Denosumab for Smoldering Multiple Myeloma

Study Description

Brief Summary

This study will assess the safety and tolerability of denosumab in smoldering multiple myeloma subjects as well to see if denosumab can reduce subjects' risk of getting multiple myeloma.

Detailed Description

This is an open label, Phase II trial of denosumab 120mg subcutaneous (SC) for patients with smoldering multiple myeloma (SMM). Subjects will be recruited from the James P. Wilmot Cancer Center, University of Rochester in Rochester, New York. Patients seen in the inpatient or outpatient setting with histologically confirmed SMM will be evaluated for this study.

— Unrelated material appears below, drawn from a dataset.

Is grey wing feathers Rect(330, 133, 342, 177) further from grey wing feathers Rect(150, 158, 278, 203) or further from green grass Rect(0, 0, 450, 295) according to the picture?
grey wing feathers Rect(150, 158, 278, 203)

20 patients will be treated as follows: Denosumab: day 1 = 120mg SC every 4 weeks for 12 cycles. Cycles will be 28 days in length. Patients will be followed after completion of the study per standard of care for progression free survival for an additional 2 years after the last dose of denosumab. All patients will take daily vitamin D and calcium supplements of at least 1200mg elemental calcium and 800IU of vitamin D unless documented hypercalcemia develops on study. Pre-existing hypocalcemia must be corrected prior to initiating therapy with denosumab. Serum vitamin D levels will be checked during screening and should be repleted to a total 25-hydroxyvitamin D level ≥30ng/mL.

Study Design

Outcome Measures

Primary Outcome Measures

1. Proportion of subjects with a downgraded risk of progression of smoldering multiple myeloma if the risk category decreases. [1 year]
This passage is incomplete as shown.